Copy the material below word for word, starting at the line containing "Taking in this picture, in what order are" and continuing through its last line. Leave the pictures out.

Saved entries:

---+---

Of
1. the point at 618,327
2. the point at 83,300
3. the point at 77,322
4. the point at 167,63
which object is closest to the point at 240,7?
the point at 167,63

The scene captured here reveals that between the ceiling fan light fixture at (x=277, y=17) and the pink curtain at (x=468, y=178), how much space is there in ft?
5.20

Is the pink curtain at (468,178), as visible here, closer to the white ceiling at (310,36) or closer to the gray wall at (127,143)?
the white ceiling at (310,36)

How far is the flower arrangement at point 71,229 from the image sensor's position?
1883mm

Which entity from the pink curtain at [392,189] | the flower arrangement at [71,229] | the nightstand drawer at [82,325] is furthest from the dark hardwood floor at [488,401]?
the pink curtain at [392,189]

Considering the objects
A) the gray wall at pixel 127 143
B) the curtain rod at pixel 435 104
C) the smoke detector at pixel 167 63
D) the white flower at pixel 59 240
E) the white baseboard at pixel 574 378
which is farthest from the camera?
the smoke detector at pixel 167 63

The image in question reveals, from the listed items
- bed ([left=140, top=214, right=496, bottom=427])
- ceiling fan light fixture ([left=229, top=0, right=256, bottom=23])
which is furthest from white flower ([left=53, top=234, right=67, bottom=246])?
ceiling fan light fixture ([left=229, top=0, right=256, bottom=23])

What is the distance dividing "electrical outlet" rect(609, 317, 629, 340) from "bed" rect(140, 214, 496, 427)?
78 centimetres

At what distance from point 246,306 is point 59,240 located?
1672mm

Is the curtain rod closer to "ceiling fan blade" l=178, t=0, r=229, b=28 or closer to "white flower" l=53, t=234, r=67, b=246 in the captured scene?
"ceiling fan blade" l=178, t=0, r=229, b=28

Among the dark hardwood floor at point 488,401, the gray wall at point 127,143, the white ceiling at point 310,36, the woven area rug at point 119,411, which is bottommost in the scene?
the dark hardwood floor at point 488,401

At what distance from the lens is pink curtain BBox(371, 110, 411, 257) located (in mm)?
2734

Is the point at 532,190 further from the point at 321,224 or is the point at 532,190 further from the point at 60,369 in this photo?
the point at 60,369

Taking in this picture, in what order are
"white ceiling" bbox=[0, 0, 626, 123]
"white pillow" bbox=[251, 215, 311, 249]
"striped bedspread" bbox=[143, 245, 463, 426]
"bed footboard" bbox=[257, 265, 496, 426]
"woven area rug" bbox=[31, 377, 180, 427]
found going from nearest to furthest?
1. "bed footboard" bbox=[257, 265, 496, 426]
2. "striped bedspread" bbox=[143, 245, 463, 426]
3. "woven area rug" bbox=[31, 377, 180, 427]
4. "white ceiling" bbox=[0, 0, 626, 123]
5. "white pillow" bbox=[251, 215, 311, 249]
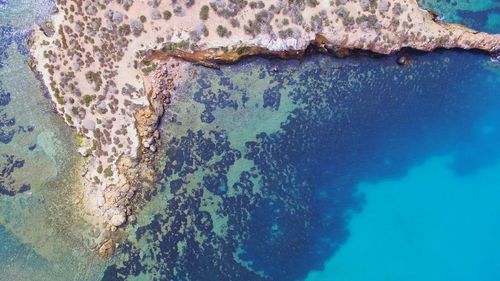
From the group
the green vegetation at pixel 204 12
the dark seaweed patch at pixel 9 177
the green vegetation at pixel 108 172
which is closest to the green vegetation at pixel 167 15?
the green vegetation at pixel 204 12

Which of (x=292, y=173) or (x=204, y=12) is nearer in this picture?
(x=204, y=12)

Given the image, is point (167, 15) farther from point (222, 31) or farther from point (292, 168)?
point (292, 168)

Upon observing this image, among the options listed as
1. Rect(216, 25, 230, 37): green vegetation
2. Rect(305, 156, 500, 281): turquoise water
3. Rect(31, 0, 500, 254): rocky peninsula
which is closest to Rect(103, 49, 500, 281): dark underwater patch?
Rect(305, 156, 500, 281): turquoise water

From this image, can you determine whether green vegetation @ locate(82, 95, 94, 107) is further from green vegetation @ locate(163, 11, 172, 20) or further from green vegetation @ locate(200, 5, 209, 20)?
green vegetation @ locate(200, 5, 209, 20)

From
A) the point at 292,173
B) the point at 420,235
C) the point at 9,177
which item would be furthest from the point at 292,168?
the point at 9,177

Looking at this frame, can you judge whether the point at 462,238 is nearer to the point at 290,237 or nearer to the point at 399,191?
the point at 399,191

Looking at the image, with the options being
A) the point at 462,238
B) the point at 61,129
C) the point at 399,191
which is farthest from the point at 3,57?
the point at 462,238

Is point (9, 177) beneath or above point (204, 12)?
beneath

---+---

_Expected answer:_
Taking in this picture, in what order are
"white ceiling" bbox=[0, 0, 626, 123]
"white pillow" bbox=[251, 215, 311, 249]
"striped bedspread" bbox=[143, 245, 463, 426]
"bed footboard" bbox=[257, 265, 496, 426]
"woven area rug" bbox=[31, 377, 180, 427]
found going from nearest to furthest?
1. "bed footboard" bbox=[257, 265, 496, 426]
2. "striped bedspread" bbox=[143, 245, 463, 426]
3. "woven area rug" bbox=[31, 377, 180, 427]
4. "white ceiling" bbox=[0, 0, 626, 123]
5. "white pillow" bbox=[251, 215, 311, 249]
From the group
the green vegetation at pixel 204 12
the dark seaweed patch at pixel 9 177
the green vegetation at pixel 108 172
which is closest to the green vegetation at pixel 167 15?
the green vegetation at pixel 204 12

Which of (x=292, y=173) or (x=204, y=12) is nearer in this picture?
(x=204, y=12)

Given the image, is point (167, 15) farther from point (222, 31) or farther from point (292, 168)?
point (292, 168)

Upon observing this image, among the options listed as
1. Rect(216, 25, 230, 37): green vegetation
2. Rect(305, 156, 500, 281): turquoise water
3. Rect(31, 0, 500, 254): rocky peninsula
which is closest to Rect(103, 49, 500, 281): dark underwater patch?
Rect(305, 156, 500, 281): turquoise water

From this image, can you determine whether green vegetation @ locate(82, 95, 94, 107) is further from green vegetation @ locate(163, 11, 172, 20) or further from green vegetation @ locate(200, 5, 209, 20)?
green vegetation @ locate(200, 5, 209, 20)

From
A) the point at 292,173
B) the point at 420,235
C) the point at 9,177
which item would be furthest from the point at 292,168?
the point at 9,177

Looking at this frame, can you judge whether the point at 462,238 is nearer to the point at 290,237 or nearer to the point at 399,191?
the point at 399,191

Looking at the image, with the options being
A) the point at 462,238
B) the point at 61,129
C) the point at 399,191
which is farthest from the point at 3,57?
the point at 462,238

Is point (9, 177) beneath or above point (204, 12)?
beneath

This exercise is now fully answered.